[Task goal] Return each line of the items below that contains the string "match".
==== Record extracts
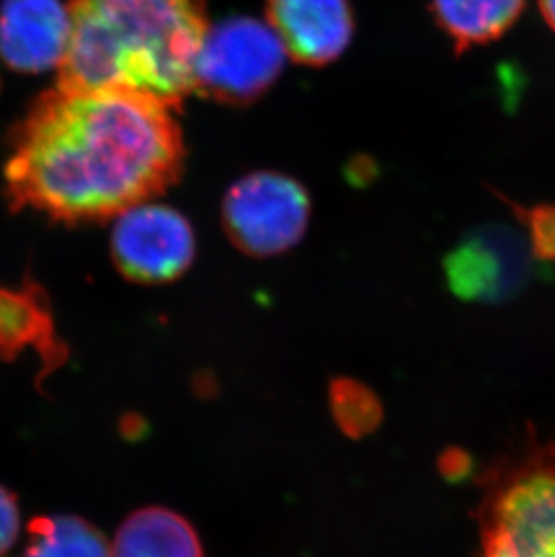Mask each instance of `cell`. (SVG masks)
I'll list each match as a JSON object with an SVG mask.
<instances>
[{"label": "cell", "mask_w": 555, "mask_h": 557, "mask_svg": "<svg viewBox=\"0 0 555 557\" xmlns=\"http://www.w3.org/2000/svg\"><path fill=\"white\" fill-rule=\"evenodd\" d=\"M71 16L60 0H4L0 8V59L21 73L60 67Z\"/></svg>", "instance_id": "52a82bcc"}, {"label": "cell", "mask_w": 555, "mask_h": 557, "mask_svg": "<svg viewBox=\"0 0 555 557\" xmlns=\"http://www.w3.org/2000/svg\"><path fill=\"white\" fill-rule=\"evenodd\" d=\"M513 206L527 230L532 255L540 260H555V205H540L534 208Z\"/></svg>", "instance_id": "9a60e30c"}, {"label": "cell", "mask_w": 555, "mask_h": 557, "mask_svg": "<svg viewBox=\"0 0 555 557\" xmlns=\"http://www.w3.org/2000/svg\"><path fill=\"white\" fill-rule=\"evenodd\" d=\"M436 26L456 53L496 42L519 21L527 0H430Z\"/></svg>", "instance_id": "8fae6325"}, {"label": "cell", "mask_w": 555, "mask_h": 557, "mask_svg": "<svg viewBox=\"0 0 555 557\" xmlns=\"http://www.w3.org/2000/svg\"><path fill=\"white\" fill-rule=\"evenodd\" d=\"M268 16L287 54L314 67L340 59L354 35L348 0H268Z\"/></svg>", "instance_id": "ba28073f"}, {"label": "cell", "mask_w": 555, "mask_h": 557, "mask_svg": "<svg viewBox=\"0 0 555 557\" xmlns=\"http://www.w3.org/2000/svg\"><path fill=\"white\" fill-rule=\"evenodd\" d=\"M173 111L134 90H48L11 137V206L79 224L163 194L181 177L186 153Z\"/></svg>", "instance_id": "6da1fadb"}, {"label": "cell", "mask_w": 555, "mask_h": 557, "mask_svg": "<svg viewBox=\"0 0 555 557\" xmlns=\"http://www.w3.org/2000/svg\"><path fill=\"white\" fill-rule=\"evenodd\" d=\"M482 557H555V469L508 480L483 515Z\"/></svg>", "instance_id": "8992f818"}, {"label": "cell", "mask_w": 555, "mask_h": 557, "mask_svg": "<svg viewBox=\"0 0 555 557\" xmlns=\"http://www.w3.org/2000/svg\"><path fill=\"white\" fill-rule=\"evenodd\" d=\"M331 408L337 426L354 438L378 430L383 417L378 395L354 379H337L332 383Z\"/></svg>", "instance_id": "5bb4252c"}, {"label": "cell", "mask_w": 555, "mask_h": 557, "mask_svg": "<svg viewBox=\"0 0 555 557\" xmlns=\"http://www.w3.org/2000/svg\"><path fill=\"white\" fill-rule=\"evenodd\" d=\"M310 199L298 181L257 172L236 181L225 194L222 222L231 243L249 257H276L304 238Z\"/></svg>", "instance_id": "277c9868"}, {"label": "cell", "mask_w": 555, "mask_h": 557, "mask_svg": "<svg viewBox=\"0 0 555 557\" xmlns=\"http://www.w3.org/2000/svg\"><path fill=\"white\" fill-rule=\"evenodd\" d=\"M285 54L273 27L249 16L225 18L206 32L194 90L231 106L251 103L276 82Z\"/></svg>", "instance_id": "3957f363"}, {"label": "cell", "mask_w": 555, "mask_h": 557, "mask_svg": "<svg viewBox=\"0 0 555 557\" xmlns=\"http://www.w3.org/2000/svg\"><path fill=\"white\" fill-rule=\"evenodd\" d=\"M37 345L53 350V326L49 314L37 298V290L10 293L0 290V350H22Z\"/></svg>", "instance_id": "4fadbf2b"}, {"label": "cell", "mask_w": 555, "mask_h": 557, "mask_svg": "<svg viewBox=\"0 0 555 557\" xmlns=\"http://www.w3.org/2000/svg\"><path fill=\"white\" fill-rule=\"evenodd\" d=\"M60 87L134 90L177 109L208 32L199 0H71Z\"/></svg>", "instance_id": "7a4b0ae2"}, {"label": "cell", "mask_w": 555, "mask_h": 557, "mask_svg": "<svg viewBox=\"0 0 555 557\" xmlns=\"http://www.w3.org/2000/svg\"><path fill=\"white\" fill-rule=\"evenodd\" d=\"M111 557H205V553L186 518L164 507H145L121 523Z\"/></svg>", "instance_id": "30bf717a"}, {"label": "cell", "mask_w": 555, "mask_h": 557, "mask_svg": "<svg viewBox=\"0 0 555 557\" xmlns=\"http://www.w3.org/2000/svg\"><path fill=\"white\" fill-rule=\"evenodd\" d=\"M195 248L194 227L181 211L148 202L118 215L111 237L115 268L136 284H170L183 276Z\"/></svg>", "instance_id": "5b68a950"}, {"label": "cell", "mask_w": 555, "mask_h": 557, "mask_svg": "<svg viewBox=\"0 0 555 557\" xmlns=\"http://www.w3.org/2000/svg\"><path fill=\"white\" fill-rule=\"evenodd\" d=\"M21 531V510L15 496L0 485V557L13 545Z\"/></svg>", "instance_id": "2e32d148"}, {"label": "cell", "mask_w": 555, "mask_h": 557, "mask_svg": "<svg viewBox=\"0 0 555 557\" xmlns=\"http://www.w3.org/2000/svg\"><path fill=\"white\" fill-rule=\"evenodd\" d=\"M541 15L545 18L546 24L555 32V0H538Z\"/></svg>", "instance_id": "e0dca14e"}, {"label": "cell", "mask_w": 555, "mask_h": 557, "mask_svg": "<svg viewBox=\"0 0 555 557\" xmlns=\"http://www.w3.org/2000/svg\"><path fill=\"white\" fill-rule=\"evenodd\" d=\"M24 557H111V545L78 516H42L27 527Z\"/></svg>", "instance_id": "7c38bea8"}, {"label": "cell", "mask_w": 555, "mask_h": 557, "mask_svg": "<svg viewBox=\"0 0 555 557\" xmlns=\"http://www.w3.org/2000/svg\"><path fill=\"white\" fill-rule=\"evenodd\" d=\"M521 248L508 244V235L478 232L451 251L445 260V276L455 295L466 300H499L510 295L523 280V255L508 258Z\"/></svg>", "instance_id": "9c48e42d"}]
</instances>
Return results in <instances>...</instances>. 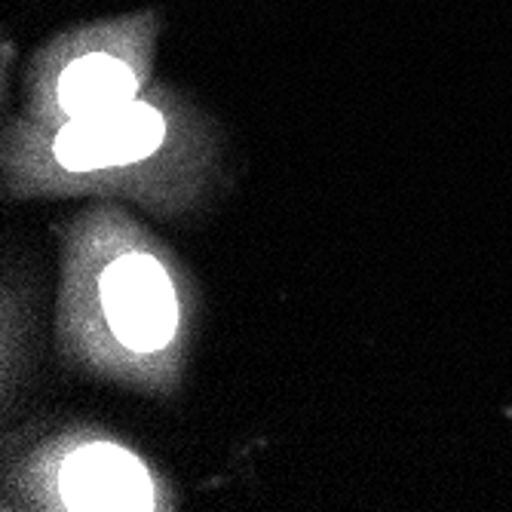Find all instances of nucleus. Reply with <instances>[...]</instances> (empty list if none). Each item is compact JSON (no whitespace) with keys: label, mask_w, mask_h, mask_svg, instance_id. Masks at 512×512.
<instances>
[{"label":"nucleus","mask_w":512,"mask_h":512,"mask_svg":"<svg viewBox=\"0 0 512 512\" xmlns=\"http://www.w3.org/2000/svg\"><path fill=\"white\" fill-rule=\"evenodd\" d=\"M218 166V126L172 86L56 126L19 117L4 135V188L16 200L120 194L184 215L215 188Z\"/></svg>","instance_id":"obj_2"},{"label":"nucleus","mask_w":512,"mask_h":512,"mask_svg":"<svg viewBox=\"0 0 512 512\" xmlns=\"http://www.w3.org/2000/svg\"><path fill=\"white\" fill-rule=\"evenodd\" d=\"M7 503L56 512H157L172 509L169 482L151 463L96 430L46 439L10 473Z\"/></svg>","instance_id":"obj_4"},{"label":"nucleus","mask_w":512,"mask_h":512,"mask_svg":"<svg viewBox=\"0 0 512 512\" xmlns=\"http://www.w3.org/2000/svg\"><path fill=\"white\" fill-rule=\"evenodd\" d=\"M157 40L160 16L154 10L96 19L56 34L31 59L25 120L56 126L145 96Z\"/></svg>","instance_id":"obj_3"},{"label":"nucleus","mask_w":512,"mask_h":512,"mask_svg":"<svg viewBox=\"0 0 512 512\" xmlns=\"http://www.w3.org/2000/svg\"><path fill=\"white\" fill-rule=\"evenodd\" d=\"M200 292L154 230L92 206L62 234L59 353L92 378L172 396L191 359Z\"/></svg>","instance_id":"obj_1"}]
</instances>
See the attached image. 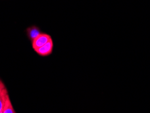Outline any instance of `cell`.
Returning <instances> with one entry per match:
<instances>
[{"label": "cell", "instance_id": "obj_5", "mask_svg": "<svg viewBox=\"0 0 150 113\" xmlns=\"http://www.w3.org/2000/svg\"><path fill=\"white\" fill-rule=\"evenodd\" d=\"M8 96H8L7 90H4V92L0 95V112H2V110H3L4 106H5L6 102L7 100V98Z\"/></svg>", "mask_w": 150, "mask_h": 113}, {"label": "cell", "instance_id": "obj_2", "mask_svg": "<svg viewBox=\"0 0 150 113\" xmlns=\"http://www.w3.org/2000/svg\"><path fill=\"white\" fill-rule=\"evenodd\" d=\"M53 49H54V42L52 39L42 47L35 50V52L41 56H47L52 54Z\"/></svg>", "mask_w": 150, "mask_h": 113}, {"label": "cell", "instance_id": "obj_3", "mask_svg": "<svg viewBox=\"0 0 150 113\" xmlns=\"http://www.w3.org/2000/svg\"><path fill=\"white\" fill-rule=\"evenodd\" d=\"M27 33L28 37H29L30 40L33 41L36 37H38L41 33L40 32V31H39V28H37V26H30V27L27 28Z\"/></svg>", "mask_w": 150, "mask_h": 113}, {"label": "cell", "instance_id": "obj_4", "mask_svg": "<svg viewBox=\"0 0 150 113\" xmlns=\"http://www.w3.org/2000/svg\"><path fill=\"white\" fill-rule=\"evenodd\" d=\"M1 113H16L15 110L13 108L12 102H11L10 97H8L7 100L6 102L5 106H4V108L3 110H2Z\"/></svg>", "mask_w": 150, "mask_h": 113}, {"label": "cell", "instance_id": "obj_1", "mask_svg": "<svg viewBox=\"0 0 150 113\" xmlns=\"http://www.w3.org/2000/svg\"><path fill=\"white\" fill-rule=\"evenodd\" d=\"M52 37L50 35L46 34V33H41L38 37H36L33 41H32L33 48L35 51L39 49V48L45 45L49 42L50 40H52Z\"/></svg>", "mask_w": 150, "mask_h": 113}, {"label": "cell", "instance_id": "obj_6", "mask_svg": "<svg viewBox=\"0 0 150 113\" xmlns=\"http://www.w3.org/2000/svg\"><path fill=\"white\" fill-rule=\"evenodd\" d=\"M6 87L5 85H4L3 82H2L1 80H0V95H1L2 93L4 92V90H6Z\"/></svg>", "mask_w": 150, "mask_h": 113}]
</instances>
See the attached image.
========
[The response]
I'll list each match as a JSON object with an SVG mask.
Returning <instances> with one entry per match:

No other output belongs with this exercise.